Raw data:

◇ ◇ ◇ ◇ ◇

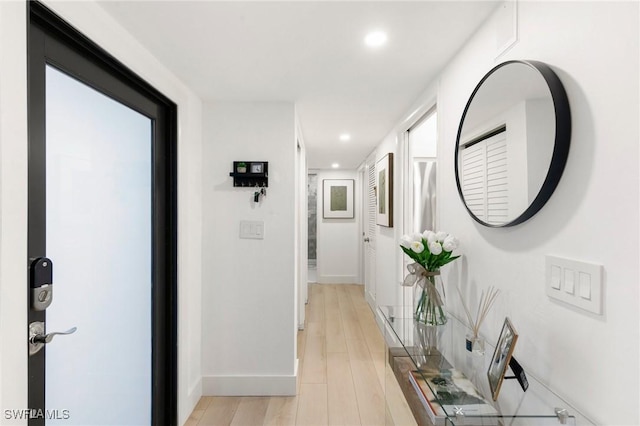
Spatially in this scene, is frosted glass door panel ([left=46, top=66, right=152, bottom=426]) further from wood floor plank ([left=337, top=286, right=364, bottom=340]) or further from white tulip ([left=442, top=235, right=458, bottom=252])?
wood floor plank ([left=337, top=286, right=364, bottom=340])

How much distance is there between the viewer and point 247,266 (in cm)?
236

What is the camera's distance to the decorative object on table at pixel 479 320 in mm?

◇ ◇ ◇ ◇ ◇

Objective: Rewrite the lines from the one containing "How much distance" through the end of the material, inclusive, with "viewer" replaced by "observer" and nothing else changed.

Task answer:
How much distance is there between the observer and point 247,266 (in cm)?
236

What is the camera's distance to the decorative object on table at pixel 479 320 in mm?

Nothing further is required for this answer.